--- begin ---

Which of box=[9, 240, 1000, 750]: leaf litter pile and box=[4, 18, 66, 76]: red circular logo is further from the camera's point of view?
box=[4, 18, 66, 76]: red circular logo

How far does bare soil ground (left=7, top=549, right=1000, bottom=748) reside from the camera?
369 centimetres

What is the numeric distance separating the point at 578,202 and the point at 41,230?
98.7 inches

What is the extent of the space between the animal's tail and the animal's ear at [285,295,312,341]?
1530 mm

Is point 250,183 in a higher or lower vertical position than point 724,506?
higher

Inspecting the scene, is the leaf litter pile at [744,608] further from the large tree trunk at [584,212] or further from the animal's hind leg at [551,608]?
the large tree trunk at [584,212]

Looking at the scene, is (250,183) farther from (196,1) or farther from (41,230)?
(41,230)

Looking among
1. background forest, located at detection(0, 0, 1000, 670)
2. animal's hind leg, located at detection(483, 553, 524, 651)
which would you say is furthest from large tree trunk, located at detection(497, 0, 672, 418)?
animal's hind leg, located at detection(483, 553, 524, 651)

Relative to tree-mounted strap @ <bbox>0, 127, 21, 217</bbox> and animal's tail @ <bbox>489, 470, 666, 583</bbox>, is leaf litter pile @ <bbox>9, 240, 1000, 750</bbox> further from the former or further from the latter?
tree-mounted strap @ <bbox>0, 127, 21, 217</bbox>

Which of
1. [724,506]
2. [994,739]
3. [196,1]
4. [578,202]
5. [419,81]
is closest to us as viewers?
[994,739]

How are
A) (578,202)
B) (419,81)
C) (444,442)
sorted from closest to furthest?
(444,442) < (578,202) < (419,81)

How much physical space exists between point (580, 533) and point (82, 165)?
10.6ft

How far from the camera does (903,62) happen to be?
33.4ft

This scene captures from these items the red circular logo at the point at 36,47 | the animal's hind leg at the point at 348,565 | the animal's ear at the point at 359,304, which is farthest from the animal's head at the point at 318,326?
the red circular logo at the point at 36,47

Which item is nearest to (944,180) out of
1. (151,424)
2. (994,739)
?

--- end ---
--- begin ---

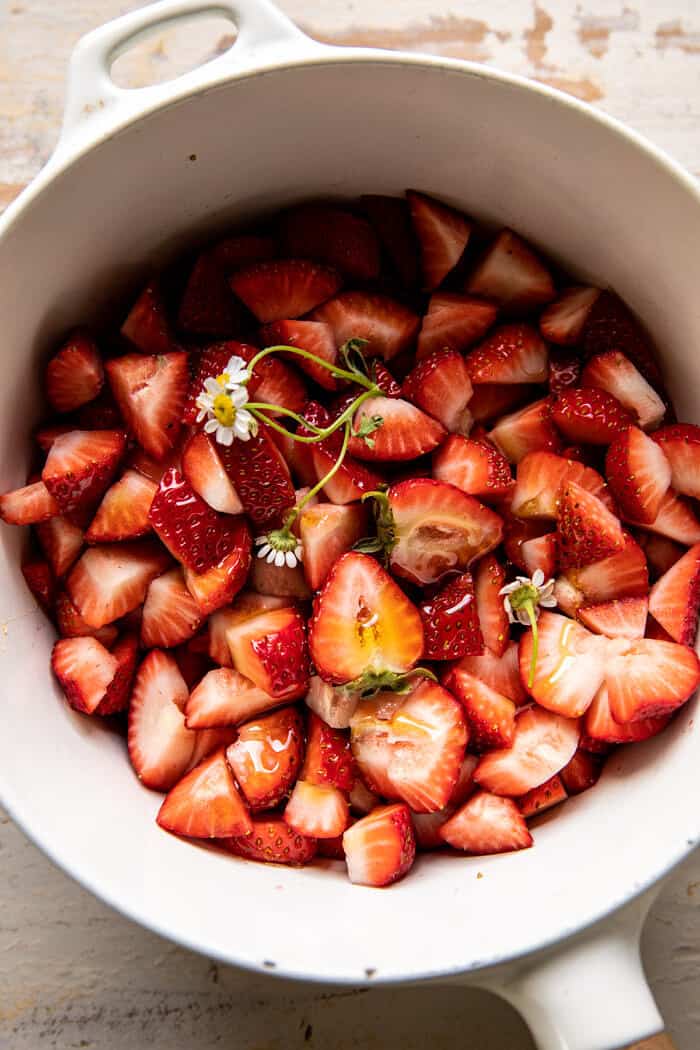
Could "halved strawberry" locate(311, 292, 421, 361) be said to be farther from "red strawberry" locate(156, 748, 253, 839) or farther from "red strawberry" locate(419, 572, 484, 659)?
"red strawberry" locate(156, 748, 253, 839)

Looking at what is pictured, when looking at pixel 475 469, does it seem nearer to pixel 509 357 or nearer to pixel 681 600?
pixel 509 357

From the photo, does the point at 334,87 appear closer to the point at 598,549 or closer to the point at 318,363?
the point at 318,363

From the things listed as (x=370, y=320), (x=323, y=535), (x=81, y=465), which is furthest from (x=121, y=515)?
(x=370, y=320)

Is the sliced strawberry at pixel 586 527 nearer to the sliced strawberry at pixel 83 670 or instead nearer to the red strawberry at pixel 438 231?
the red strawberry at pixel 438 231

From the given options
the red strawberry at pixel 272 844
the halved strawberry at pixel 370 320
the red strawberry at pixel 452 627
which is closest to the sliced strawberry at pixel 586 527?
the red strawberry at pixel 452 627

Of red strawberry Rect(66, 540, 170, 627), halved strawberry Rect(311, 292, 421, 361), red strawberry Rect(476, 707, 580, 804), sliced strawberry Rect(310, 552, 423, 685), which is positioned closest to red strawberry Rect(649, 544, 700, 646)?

--- end ---

▶ [Goal]
Write out the lines of data above, unchanged, from the line containing "Which of box=[9, 240, 1000, 750]: leaf" through the line containing "369 centimetres", including both of those lines.

▶ [Exercise result]
Which of box=[9, 240, 1000, 750]: leaf litter pile and box=[4, 18, 66, 76]: red circular logo is further from the camera's point of view?
box=[4, 18, 66, 76]: red circular logo

How far does bare soil ground (left=7, top=549, right=1000, bottom=748) reside from the camera?
369 centimetres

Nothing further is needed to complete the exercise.